Copy all records verbatim.

§ Extracted information:
┌──
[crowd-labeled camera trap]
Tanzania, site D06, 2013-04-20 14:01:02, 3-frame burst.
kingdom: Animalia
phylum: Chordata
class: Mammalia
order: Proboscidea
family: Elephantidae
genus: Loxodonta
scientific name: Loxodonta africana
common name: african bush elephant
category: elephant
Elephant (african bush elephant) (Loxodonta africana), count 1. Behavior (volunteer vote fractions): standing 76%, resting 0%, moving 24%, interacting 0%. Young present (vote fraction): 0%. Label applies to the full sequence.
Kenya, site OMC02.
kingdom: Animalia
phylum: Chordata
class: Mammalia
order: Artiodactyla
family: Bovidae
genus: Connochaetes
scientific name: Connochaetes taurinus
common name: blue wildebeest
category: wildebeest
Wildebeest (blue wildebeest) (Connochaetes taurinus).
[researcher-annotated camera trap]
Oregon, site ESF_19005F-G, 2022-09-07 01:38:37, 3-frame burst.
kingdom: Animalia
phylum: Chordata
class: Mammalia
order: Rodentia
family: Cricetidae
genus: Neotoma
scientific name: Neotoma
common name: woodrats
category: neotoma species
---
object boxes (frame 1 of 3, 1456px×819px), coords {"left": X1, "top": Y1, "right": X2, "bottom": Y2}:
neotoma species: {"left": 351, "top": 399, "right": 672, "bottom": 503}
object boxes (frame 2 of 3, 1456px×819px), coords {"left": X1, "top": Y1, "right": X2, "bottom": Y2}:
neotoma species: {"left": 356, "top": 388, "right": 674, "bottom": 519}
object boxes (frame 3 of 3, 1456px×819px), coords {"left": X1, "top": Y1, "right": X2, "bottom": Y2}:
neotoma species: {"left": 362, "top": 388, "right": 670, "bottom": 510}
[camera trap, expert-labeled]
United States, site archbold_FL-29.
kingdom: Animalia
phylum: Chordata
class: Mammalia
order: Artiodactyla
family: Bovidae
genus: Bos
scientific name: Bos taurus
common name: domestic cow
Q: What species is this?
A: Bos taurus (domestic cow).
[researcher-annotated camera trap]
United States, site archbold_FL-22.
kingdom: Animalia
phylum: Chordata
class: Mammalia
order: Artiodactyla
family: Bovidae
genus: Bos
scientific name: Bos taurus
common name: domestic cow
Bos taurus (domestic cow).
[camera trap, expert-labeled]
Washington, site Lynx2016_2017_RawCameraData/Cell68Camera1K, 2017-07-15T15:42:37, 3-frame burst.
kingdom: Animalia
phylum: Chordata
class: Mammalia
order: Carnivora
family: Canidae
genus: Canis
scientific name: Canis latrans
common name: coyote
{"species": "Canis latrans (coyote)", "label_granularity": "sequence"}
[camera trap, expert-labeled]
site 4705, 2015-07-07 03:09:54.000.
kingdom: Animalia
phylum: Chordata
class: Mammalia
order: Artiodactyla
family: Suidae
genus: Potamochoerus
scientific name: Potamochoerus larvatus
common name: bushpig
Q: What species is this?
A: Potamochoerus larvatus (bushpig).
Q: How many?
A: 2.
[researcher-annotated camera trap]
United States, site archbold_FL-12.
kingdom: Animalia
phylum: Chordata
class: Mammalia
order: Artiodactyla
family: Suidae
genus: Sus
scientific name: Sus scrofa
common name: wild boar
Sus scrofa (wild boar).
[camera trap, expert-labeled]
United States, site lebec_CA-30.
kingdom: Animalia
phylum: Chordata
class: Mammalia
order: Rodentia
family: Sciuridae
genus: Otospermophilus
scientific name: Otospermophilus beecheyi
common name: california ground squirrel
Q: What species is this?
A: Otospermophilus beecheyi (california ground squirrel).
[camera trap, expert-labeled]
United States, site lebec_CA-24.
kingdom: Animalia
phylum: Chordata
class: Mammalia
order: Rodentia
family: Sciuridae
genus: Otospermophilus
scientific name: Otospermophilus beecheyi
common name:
└──
§ Your response:
[crowd-labeled camera trap]
Tanzania, site D06, 2013-04-20 14:01:02, 3-frame burst.
kingdom: Animalia
phylum: Chordata
class: Mammalia
order: Proboscidea
family: Elephantidae
genus: Loxodonta
scientific name: Loxodonta africana
common name: african bush elephant
category: elephant
Elephant (african bush elephant) (Loxodonta africana), count 1. Behavior (volunteer vote fractions): standing 76%, resting 0%, moving 24%, interacting 0%. Young present (vote fraction): 0%. Label applies to the full sequence.
Kenya, site OMC02.
kingdom: Animalia
phylum: Chordata
class: Mammalia
order: Artiodactyla
family: Bovidae
genus: Connochaetes
scientific name: Connochaetes taurinus
common name: blue wildebeest
category: wildebeest
Wildebeest (blue wildebeest) (Connochaetes taurinus).
[researcher-annotated camera trap]
Oregon, site ESF_19005F-G, 2022-09-07 01:38:37, 3-frame burst.
kingdom: Animalia
phylum: Chordata
class: Mammalia
order: Rodentia
family: Cricetidae
genus: Neotoma
scientific name: Neotoma
common name: woodrats
category: neotoma species
---
object boxes (frame 1 of 3, 1456px×819px), coords {"left": X1, "top": Y1, "right": X2, "bottom": Y2}:
neotoma species: {"left": 351, "top": 399, "right": 672, "bottom": 503}
object boxes (frame 2 of 3, 1456px×819px), coords {"left": X1, "top": Y1, "right": X2, "bottom": Y2}:
neotoma species: {"left": 356, "top": 388, "right": 674, "bottom": 519}
object boxes (frame 3 of 3, 1456px×819px), coords {"left": X1, "top": Y1, "right": X2, "bottom": Y2}:
neotoma species: {"left": 362, "top": 388, "right": 670, "bottom": 510}
[camera trap, expert-labeled]
United States, site archbold_FL-29.
kingdom: Animalia
phylum: Chordata
class: Mammalia
order: Artiodactyla
family: Bovidae
genus: Bos
scientific name: Bos taurus
common name: domestic cow
Q: What species is this?
A: Bos taurus (domestic cow).
[researcher-annotated camera trap]
United States, site archbold_FL-22.
kingdom: Animalia
phylum: Chordata
class: Mammalia
order: Artiodactyla
family: Bovidae
genus: Bos
scientific name: Bos taurus
common name: domestic cow
Bos taurus (domestic cow).
[camera trap, expert-labeled]
Washington, site Lynx2016_2017_RawCameraData/Cell68Camera1K, 2017-07-15T15:42:37, 3-frame burst.
kingdom: Animalia
phylum: Chordata
class: Mammalia
order: Carnivora
family: Canidae
genus: Canis
scientific name: Canis latrans
common name: coyote
{"species": "Canis latrans (coyote)", "label_granularity": "sequence"}
[camera trap, expert-labeled]
site 4705, 2015-07-07 03:09:54.000.
kingdom: Animalia
phylum: Chordata
class: Mammalia
order: Artiodactyla
family: Suidae
genus: Potamochoerus
scientific name: Potamochoerus larvatus
common name: bushpig
Q: What species is this?
A: Potamochoerus larvatus (bushpig).
Q: How many?
A: 2.
[researcher-annotated camera trap]
United States, site archbold_FL-12.
kingdom: Animalia
phylum: Chordata
class: Mammalia
order: Artiodactyla
family: Suidae
genus: Sus
scientific name: Sus scrofa
common name: wild boar
Sus scrofa (wild boar).
[camera trap, expert-labeled]
United States, site lebec_CA-30.
kingdom: Animalia
phylum: Chordata
class: Mammalia
order: Rodentia
family: Sciuridae
genus: Otospermophilus
scientific name: Otospermophilus beecheyi
common name: california ground squirrel
Q: What species is this?
A: Otospermophilus beecheyi (california ground squirrel).
[camera trap, expert-labeled]
United States, site lebec_CA-24.
kingdom: Animalia
phylum: Chordata
class: Mammalia
order: Rodentia
family: Sciuridae
genus: Otospermophilus
scientific name: Otospermophilus beecheyi
common name:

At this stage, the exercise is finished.